# WORK TASK A
Answer these from the passage on family sermons, one line each:
(i) What is the name of the writer's father-in-law?
(ii) At which school was Ezra chosen valedictorian of his class?
(iii) Whose sermon did Ezra quote in his speech, and in what year was it given?
# WORK TASK B
List every person the passage on family sermons names in full.
# WORK TASK C
Copy the passage on family sermons word for word, starting with "Piece no. 3." and going on through "to his classmates.".

# TEXT SHOWN
Rabbinical sermons were important in Kaplan households, and that concept spanned generations. Indeed, it spanned families, as I learned after my marriage to the daughter of another brilliant darshan (sermonizer), my father-in-law, Rabbi Murry S. Penkower.
Piece no. 3. My oldest grandson, Ezra Goldberg, recently graduated from high school, and we spent a wonderful weekend, culminating in the graduation, visiting our Toronto children and grandchildren. Shortly before we drove up (but after we made plans to do so), we learned that Ezra was chosen valedictorian of his Yeshivat Or Chaim class.
All graduations of children/grandchildren are wonderful, but listening to your grandson deliver the valedictory address is quite special. What especially touched this particular grandpa’s heart, though, was hearing Ezra, about two-thirds of the way through his speech, begin a paragraph by declaring “In his Parshat Korach Sermon in 1961, Rabbi Norman Lamm . . . ,” and then use the point of that sermon to explicate the message he was delivering to his classmates.

# DATA
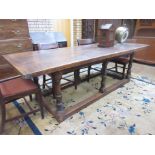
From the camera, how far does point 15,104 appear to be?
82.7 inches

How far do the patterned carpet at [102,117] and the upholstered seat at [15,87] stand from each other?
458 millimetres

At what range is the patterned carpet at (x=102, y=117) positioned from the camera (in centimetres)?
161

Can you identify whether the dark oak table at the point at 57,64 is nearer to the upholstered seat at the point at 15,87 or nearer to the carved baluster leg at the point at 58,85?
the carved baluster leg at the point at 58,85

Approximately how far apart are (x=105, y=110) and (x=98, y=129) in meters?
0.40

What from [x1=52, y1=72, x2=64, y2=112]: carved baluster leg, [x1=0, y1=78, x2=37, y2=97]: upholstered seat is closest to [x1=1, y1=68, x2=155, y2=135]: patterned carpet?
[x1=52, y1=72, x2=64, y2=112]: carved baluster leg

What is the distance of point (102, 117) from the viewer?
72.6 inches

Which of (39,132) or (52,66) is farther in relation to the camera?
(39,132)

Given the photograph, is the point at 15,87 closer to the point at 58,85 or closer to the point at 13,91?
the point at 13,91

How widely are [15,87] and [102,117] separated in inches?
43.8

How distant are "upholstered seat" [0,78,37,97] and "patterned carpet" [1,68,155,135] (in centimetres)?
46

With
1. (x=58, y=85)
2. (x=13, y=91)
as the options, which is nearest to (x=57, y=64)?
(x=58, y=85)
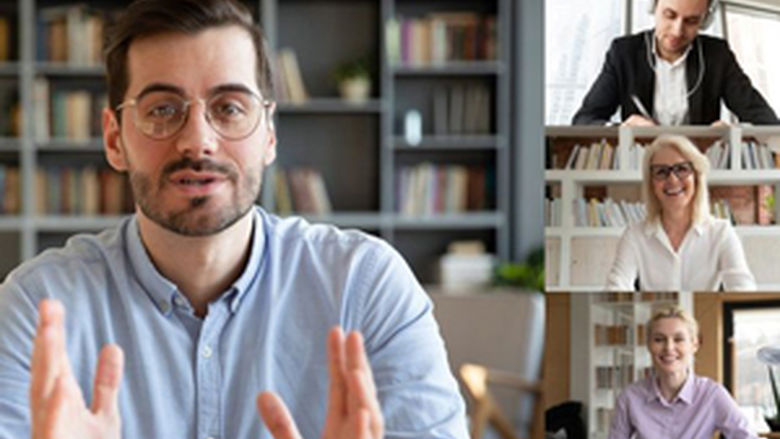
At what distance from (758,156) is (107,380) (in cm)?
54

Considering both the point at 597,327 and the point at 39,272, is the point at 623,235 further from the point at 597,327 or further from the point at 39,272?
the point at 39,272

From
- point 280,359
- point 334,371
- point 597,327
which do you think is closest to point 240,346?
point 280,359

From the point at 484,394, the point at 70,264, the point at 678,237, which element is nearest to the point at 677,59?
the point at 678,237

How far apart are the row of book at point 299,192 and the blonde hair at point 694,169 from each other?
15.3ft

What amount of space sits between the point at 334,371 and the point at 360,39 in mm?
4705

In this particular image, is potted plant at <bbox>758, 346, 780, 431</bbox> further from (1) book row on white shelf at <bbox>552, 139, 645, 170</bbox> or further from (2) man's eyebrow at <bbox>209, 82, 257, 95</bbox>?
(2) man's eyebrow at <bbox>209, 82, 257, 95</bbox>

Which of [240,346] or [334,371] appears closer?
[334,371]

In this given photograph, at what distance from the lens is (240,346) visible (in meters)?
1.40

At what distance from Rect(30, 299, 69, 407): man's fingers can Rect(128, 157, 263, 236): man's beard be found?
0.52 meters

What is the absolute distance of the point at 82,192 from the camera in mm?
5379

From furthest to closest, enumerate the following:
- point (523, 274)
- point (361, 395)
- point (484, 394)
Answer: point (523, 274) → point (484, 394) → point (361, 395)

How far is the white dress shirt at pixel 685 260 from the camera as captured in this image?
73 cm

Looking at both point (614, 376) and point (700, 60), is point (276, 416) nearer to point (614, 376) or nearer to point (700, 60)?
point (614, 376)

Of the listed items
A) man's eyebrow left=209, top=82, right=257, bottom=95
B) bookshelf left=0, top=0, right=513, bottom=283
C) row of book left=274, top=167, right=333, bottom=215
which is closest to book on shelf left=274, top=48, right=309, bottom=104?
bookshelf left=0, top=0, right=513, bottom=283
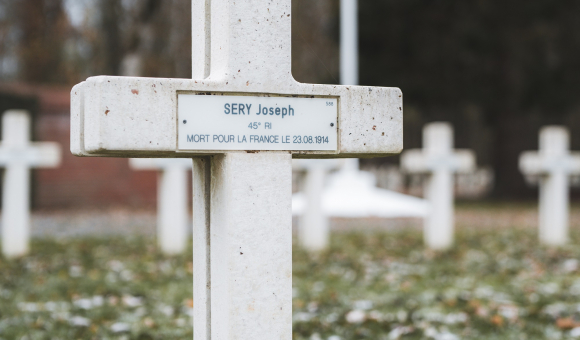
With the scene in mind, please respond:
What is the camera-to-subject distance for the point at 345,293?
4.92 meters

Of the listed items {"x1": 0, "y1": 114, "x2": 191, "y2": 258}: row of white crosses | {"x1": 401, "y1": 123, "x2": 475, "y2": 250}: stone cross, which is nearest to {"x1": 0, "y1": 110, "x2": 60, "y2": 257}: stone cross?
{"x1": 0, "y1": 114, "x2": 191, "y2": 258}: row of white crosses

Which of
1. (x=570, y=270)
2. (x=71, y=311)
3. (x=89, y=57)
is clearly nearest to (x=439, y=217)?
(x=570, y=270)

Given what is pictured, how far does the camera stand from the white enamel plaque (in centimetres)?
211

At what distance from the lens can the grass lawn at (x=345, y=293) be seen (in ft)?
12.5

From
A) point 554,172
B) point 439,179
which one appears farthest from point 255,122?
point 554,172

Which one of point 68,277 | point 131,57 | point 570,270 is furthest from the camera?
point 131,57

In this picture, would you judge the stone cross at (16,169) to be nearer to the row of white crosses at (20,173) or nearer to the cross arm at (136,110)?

# ANSWER SECTION A
(i) Rabbi Murry S. Penkower
(ii) Yeshivat Or Chaim
(iii) Rabbi Norman Lamm's, in 1961

# ANSWER SECTION B
Rabbi Murry S. Penkower
Ezra Goldberg
Rabbi Norman Lamm

# ANSWER SECTION C
Piece no. 3. My oldest grandson, Ezra Goldberg, recently graduated from high school, and we spent a wonderful weekend, culminating in the graduation, visiting our Toronto children and grandchildren. Shortly before we drove up (but after we made plans to do so), we learned that Ezra was chosen valedictorian of his Yeshivat Or Chaim class.
All graduations of children/grandchildren are wonderful, but listening to your grandson deliver the valedictory address is quite special. What especially touched this particular grandpa’s heart, though, was hearing Ezra, about two-thirds of the way through his speech, begin a paragraph by declaring “In his Parshat Korach Sermon in 1961, Rabbi Norman Lamm . . . ,” and then use the point of that sermon to explicate the message he was delivering to his classmates.